México después del dos de junio

Verónica Ugarte

El próximo dos de junio se celebran las elecciones para elegir al próximo Presidente de México. Después de meses de campañas llenas de insultos por parte de la candidata de la oposición, y de tres debates donde ha quedado claro que todavía no se entiende en el país norteamericano que un debate es una oportunidad para explicar ideas y planes y no un circo donde los payasos no han sido invitados, es seguro que el 1 de octubre Claudia Sheinbaum rendirá protesta como Presidente para los siguientes seis años.

Durante su sexenio, López Obrador retiró a los expresidentes la pensión vitalicia, que no estaba bajo ninguna legislación, sino que se trataba de un pacto no escrito. Estamos hablando de casi 3.327.780 euros al año que cobraban cinco ex mandatarios, de los cuales solo uno vive en México. Ese mismo que en 2000 acabó con 71 años de priísmo y ahora ataca al actual Presidente por haberle retirado esa pensión, además de exigir sin rubor alguno que las ayudas sociales deben ser retiradas.

Con esta medida, más el haber aumentado el salario mínimo en un 110%, López Obrador se ganó el respeto y agradecimiento de gran parte de la población mexicana. Añadiendo que invirtió en el Tren Maya, luchó contra el narcotráfico de una manera más inteligente que otros Presidentes, bajó el precio de la canasta básica y, en materia de política exterior, hizo lo posible por no pelearse con Trump, nos queda un panorama donde mantiene una alta aceptación e índice de popularidad.

Esa es parte del México que le deja a Sheinbaum.

¿Y qué hizo ella como Jefa de Gobierno de la Ciudad de México?

Modernizó el sistema de transporte de la Ciudad y no le tembló el pulso al momento de invertir donde era necesario. Apoyó la educación pública recordando que es un derecho y no un privilegio. Fundó dos Universidades y las llamadas Escuelas de Código Pilares, que actualmente tienen 29 sedes.

Logró reducir los delitos de alto impacto en las calles y transporte público. Fundó las Unidades Territoriales de Atención y Prevención de la Violencia de Género. Salud no le fue indiferente ya que creó tres hospitales públicos. Todo esto solo en cinco años. Pero no debemos olvidar que no es lo mismo gobernar una ciudad de 20 millones de habitantes que un país de más de cien millones.

¿Qué le espera a la nueva Presidente en un país con altos índices de delincuencia, economía en negro, migración y la siempre presente guerra contra el narcotráfico?

Deberá ser fiel a sus compromisos, no solo morales, sino también con lo que se le pide y se le debe exigir. Debe encarar los ataques de dos partidos al borde de la extinción, pero que no por ello han perdido sus conexiones con quienes poseen el 90% de la riqueza del país, que es el 10% de la población. México es un país lleno de injusticias que se vienen arrastrando desde hace ochenta y nueve años. López Obrador puede no ser mi personaje favorito pero, en aras de una visión casi imparcial, logró iniciar un cambio el cual debe ser continuado por su sucesora. Al mismo tiempo, ella deberá tomar las distancias hacia su predecesor en el cargo y afianzar su propio camino y marca.

En Política no existe nada más absurdo que la esperanza y México es un país donde esta siempre está presente durante los cambios de Gobierno Federal. Hace años que afirmo que yo no le pedía nada a los Gobiernos. Les exigía cumplir con su deber como representantes del Pueblo que los había elegido. Pero el país que me vio nacer es muy emocional en sus actos y reacciones.

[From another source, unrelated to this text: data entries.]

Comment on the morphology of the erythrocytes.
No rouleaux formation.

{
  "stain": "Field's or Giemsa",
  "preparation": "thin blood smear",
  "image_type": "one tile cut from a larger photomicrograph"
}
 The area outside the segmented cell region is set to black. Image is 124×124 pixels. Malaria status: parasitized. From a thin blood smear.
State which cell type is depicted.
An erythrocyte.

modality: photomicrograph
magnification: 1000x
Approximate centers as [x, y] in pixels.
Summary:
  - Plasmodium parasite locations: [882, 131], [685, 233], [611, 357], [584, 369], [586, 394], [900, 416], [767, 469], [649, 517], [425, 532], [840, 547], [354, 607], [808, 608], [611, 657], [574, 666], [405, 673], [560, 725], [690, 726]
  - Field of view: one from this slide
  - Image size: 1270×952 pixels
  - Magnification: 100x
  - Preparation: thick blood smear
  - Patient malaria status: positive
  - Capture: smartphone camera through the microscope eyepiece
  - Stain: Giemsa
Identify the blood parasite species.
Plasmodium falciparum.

Personalmente no espero nada de la nueva Presidente. Pero sería una grata sorpresa que México levante la voz cada vez más fuerte y exija lo que le corresponde. Que se mire al espejo y reconozca su responsabilidad ante las sempiternas crisis económicas. Que exija un periodismo que no esté al servicio de nadie que no sea su propio código deontológico. Que se haga fuerte y se escuche su voz. Que vuelva a salir el tigre y de una vez por todas crezca de nuevo.

“País inconcluso, México, paciente y sereno, esconde sin embargo la rabia de una esperanza demasiadas veces frustrada”. En esto creo, Carlos Fuentes, 2002.

2 comentarios en “México después del dos de junio

  1. No era consciente de que AMLO hubiera hecho cosas positivas. Tengo una pésima imagen de él como populista y cacique en extremo. Me alegro de tener una perspectiva más completa ahora.

  2. Populismo a la mexicana. De cacique nada. Como siempre el pseudoperiodismo hace mucho daño. Yo no le tengo mucho aprecio, pero no niego todo lo positivo que ha hecho después de casi 90 años de desastres no es poco.